Prudence discerns worthy ends to pursue. Justice enacts means to reach the ends while giving to others and God what is due to them. Fortitude endures the attacks from without (picture a fortified fort getting pelted by the enemy). And temperance endures the attacks from the passions within us (cowardice, treachery, etc.).
Man was made by and for God. That is our ultimate end that all other ends are oriented towards. We have come from Him and will return. Unless we don’t. We know He has called us to Himself, that we have fallen, and that through Christ we can return to His grace in this life and enjoy eternal beatitude forever in the next. But we can reject the gift.
To induce us to reject the gift we have sin and the demons. Sin is within and is fought especially with temperance as we “discipline [the] flesh” to reinstate the ordered man’s life where the intellect directs the passions and not vice versa (1 Cor. 9:27). Very few of us will encounter an intelligible manifestation of demons, but they are there. They hate us and use subtle and constant means to tempt us to reject God or despair of His mercy. And against their attacks we need fortitude in the faith, because these are attacks from beings outside of us that would like us to join them in eternal misery and damnation. Our struggle against them is an irritation to them, which is why the Saints seem to wrestle in very explicit ways with them (somewhat physically).

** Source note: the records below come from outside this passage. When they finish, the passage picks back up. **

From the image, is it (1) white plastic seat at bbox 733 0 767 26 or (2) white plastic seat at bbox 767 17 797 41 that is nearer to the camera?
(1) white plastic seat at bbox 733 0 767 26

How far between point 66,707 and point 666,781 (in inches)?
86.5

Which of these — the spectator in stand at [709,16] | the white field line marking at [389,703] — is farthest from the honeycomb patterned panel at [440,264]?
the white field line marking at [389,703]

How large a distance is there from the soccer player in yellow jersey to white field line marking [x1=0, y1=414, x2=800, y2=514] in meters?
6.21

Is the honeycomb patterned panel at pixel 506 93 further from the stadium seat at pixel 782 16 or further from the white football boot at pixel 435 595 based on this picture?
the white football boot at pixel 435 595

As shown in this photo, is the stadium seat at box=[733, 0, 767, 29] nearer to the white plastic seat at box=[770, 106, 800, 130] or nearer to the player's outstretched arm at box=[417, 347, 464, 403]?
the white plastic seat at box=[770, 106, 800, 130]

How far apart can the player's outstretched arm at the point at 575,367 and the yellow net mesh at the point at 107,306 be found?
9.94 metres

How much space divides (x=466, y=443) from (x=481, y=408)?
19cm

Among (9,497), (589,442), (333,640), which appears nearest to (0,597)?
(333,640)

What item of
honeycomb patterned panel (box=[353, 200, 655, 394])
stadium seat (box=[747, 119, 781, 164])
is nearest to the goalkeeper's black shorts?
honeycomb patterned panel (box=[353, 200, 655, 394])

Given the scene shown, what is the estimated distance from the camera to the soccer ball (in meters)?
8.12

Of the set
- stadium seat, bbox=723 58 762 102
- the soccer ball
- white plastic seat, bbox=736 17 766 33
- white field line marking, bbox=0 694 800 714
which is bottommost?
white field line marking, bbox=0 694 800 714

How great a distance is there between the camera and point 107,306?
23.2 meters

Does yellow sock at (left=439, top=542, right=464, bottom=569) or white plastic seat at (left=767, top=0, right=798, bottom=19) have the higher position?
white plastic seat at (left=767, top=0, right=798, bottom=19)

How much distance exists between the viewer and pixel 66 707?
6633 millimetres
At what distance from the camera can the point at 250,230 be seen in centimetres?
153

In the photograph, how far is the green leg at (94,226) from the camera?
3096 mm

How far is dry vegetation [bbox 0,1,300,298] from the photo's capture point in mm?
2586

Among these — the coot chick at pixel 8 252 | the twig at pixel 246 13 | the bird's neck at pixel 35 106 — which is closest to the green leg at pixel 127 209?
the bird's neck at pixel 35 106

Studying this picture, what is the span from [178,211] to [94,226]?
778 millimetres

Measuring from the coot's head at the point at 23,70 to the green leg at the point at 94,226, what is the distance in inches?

C.S. Lewis wrote a book called The Screwtape Letters wherein a senior demon named Screwtape is mentoring, through letters, a young demon. The younger demon “loses” the man, meaning the man dies and goes to heaven. This is a very irritating thing to Screwtape, bemoans this loss and describes it to his protégé because he has seen it, when
There was a sudden clearing of his eyes (was there not?) as he saw you for the first time, and recognized the part you had had in him and knew that you had it no longer… As he saw you he also saw Them [the angels]. I know how it was. You reeled back dizzy and blinded, more hurt by them than he had ever been by bombs…
In that weird Screwtape Letters way the scene is beautiful. It reminds us that the demons do play a part, yet they are not all-powerful. They have already been defeated and are simply begging us to join then in defeat (which is Hell). Seeing this – as one day we will see very clearly – we grasp that the small moments add up. Each time we endure the small things, we are preparing for the biggest thing – the moment when the scales fall from our eyes and we see Him and His glory and His angels and Our Lady.
This is why we meditate on the goods of heaven. We acknowledge demons, but never regard or consider them. We merely move on from them. When they arrive we change the subject, look away, and cling to God. All our little acts of fortitude are small rehearsals for the moment when we are finally free from the need of fortitude, when we enter in and no longer endure. He who is faithful in little is faithful in much, Jesus said, so too our little acts of fortitude are pointing to the ultimate moment – facing death itself confidently – whether as a martyr or in the sickness of age – and we receive our reward.